WHAT TO PRODUCE: Every line of the material is to be given again exactly.

____________

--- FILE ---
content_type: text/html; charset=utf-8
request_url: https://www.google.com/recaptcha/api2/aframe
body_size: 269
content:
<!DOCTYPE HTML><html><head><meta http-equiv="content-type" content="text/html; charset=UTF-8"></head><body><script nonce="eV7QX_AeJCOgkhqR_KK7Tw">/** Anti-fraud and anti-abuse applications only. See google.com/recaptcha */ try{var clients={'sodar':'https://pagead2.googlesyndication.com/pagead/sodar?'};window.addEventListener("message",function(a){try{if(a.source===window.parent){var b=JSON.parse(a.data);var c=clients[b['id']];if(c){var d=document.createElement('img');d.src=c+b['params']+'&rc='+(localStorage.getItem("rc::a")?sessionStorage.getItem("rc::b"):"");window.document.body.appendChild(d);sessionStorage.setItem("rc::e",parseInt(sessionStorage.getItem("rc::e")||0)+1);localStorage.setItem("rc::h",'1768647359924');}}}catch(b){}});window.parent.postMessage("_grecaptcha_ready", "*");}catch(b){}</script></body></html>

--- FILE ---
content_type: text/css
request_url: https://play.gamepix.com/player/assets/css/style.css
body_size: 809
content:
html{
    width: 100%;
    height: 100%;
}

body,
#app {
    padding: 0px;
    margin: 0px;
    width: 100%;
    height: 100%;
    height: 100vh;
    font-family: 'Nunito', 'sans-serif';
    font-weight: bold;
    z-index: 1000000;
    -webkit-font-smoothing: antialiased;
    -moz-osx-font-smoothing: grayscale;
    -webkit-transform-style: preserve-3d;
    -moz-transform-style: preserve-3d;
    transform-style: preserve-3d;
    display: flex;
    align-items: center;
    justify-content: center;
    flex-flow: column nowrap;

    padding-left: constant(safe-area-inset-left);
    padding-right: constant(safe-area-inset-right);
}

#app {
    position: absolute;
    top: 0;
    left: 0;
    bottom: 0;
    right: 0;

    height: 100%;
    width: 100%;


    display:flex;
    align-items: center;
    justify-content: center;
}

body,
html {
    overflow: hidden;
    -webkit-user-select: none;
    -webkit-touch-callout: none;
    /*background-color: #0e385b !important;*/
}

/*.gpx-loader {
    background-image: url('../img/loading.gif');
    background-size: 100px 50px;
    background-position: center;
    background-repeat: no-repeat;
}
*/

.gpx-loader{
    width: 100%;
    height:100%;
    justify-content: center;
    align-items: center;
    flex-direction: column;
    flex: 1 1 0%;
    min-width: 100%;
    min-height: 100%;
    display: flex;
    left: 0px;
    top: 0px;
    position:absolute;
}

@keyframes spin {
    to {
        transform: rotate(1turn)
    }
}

____________

EXERCISE RESULT:
--- FILE ---
content_type: text/html; charset=utf-8
request_url: https://www.google.com/recaptcha/api2/aframe
body_size: 269
content:
<!DOCTYPE HTML><html><head><meta http-equiv="content-type" content="text/html; charset=UTF-8"></head><body><script nonce="eV7QX_AeJCOgkhqR_KK7Tw">/** Anti-fraud and anti-abuse applications only. See google.com/recaptcha */ try{var clients={'sodar':'https://pagead2.googlesyndication.com/pagead/sodar?'};window.addEventListener("message",function(a){try{if(a.source===window.parent){var b=JSON.parse(a.data);var c=clients[b['id']];if(c){var d=document.createElement('img');d.src=c+b['params']+'&rc='+(localStorage.getItem("rc::a")?sessionStorage.getItem("rc::b"):"");window.document.body.appendChild(d);sessionStorage.setItem("rc::e",parseInt(sessionStorage.getItem("rc::e")||0)+1);localStorage.setItem("rc::h",'1768647359924');}}}catch(b){}});window.parent.postMessage("_grecaptcha_ready", "*");}catch(b){}</script></body></html>

--- FILE ---
content_type: text/css
request_url: https://play.gamepix.com/player/assets/css/style.css
body_size: 809
content:
html{
    width: 100%;
    height: 100%;
}

body,
#app {
    padding: 0px;
    margin: 0px;
    width: 100%;
    height: 100%;
    height: 100vh;
    font-family: 'Nunito', 'sans-serif';
    font-weight: bold;
    z-index: 1000000;
    -webkit-font-smoothing: antialiased;
    -moz-osx-font-smoothing: grayscale;
    -webkit-transform-style: preserve-3d;
    -moz-transform-style: preserve-3d;
    transform-style: preserve-3d;
    display: flex;
    align-items: center;
    justify-content: center;
    flex-flow: column nowrap;

    padding-left: constant(safe-area-inset-left);
    padding-right: constant(safe-area-inset-right);
}

#app {
    position: absolute;
    top: 0;
    left: 0;
    bottom: 0;
    right: 0;

    height: 100%;
    width: 100%;


    display:flex;
    align-items: center;
    justify-content: center;
}

body,
html {
    overflow: hidden;
    -webkit-user-select: none;
    -webkit-touch-callout: none;
    /*background-color: #0e385b !important;*/
}

/*.gpx-loader {
    background-image: url('../img/loading.gif');
    background-size: 100px 50px;
    background-position: center;
    background-repeat: no-repeat;
}
*/

.gpx-loader{
    width: 100%;
    height:100%;
    justify-content: center;
    align-items: center;
    flex-direction: column;
    flex: 1 1 0%;
    min-width: 100%;
    min-height: 100%;
    display: flex;
    left: 0px;
    top: 0px;
    position:absolute;
}

@keyframes spin {
    to {
        transform: rotate(1turn)
    }
}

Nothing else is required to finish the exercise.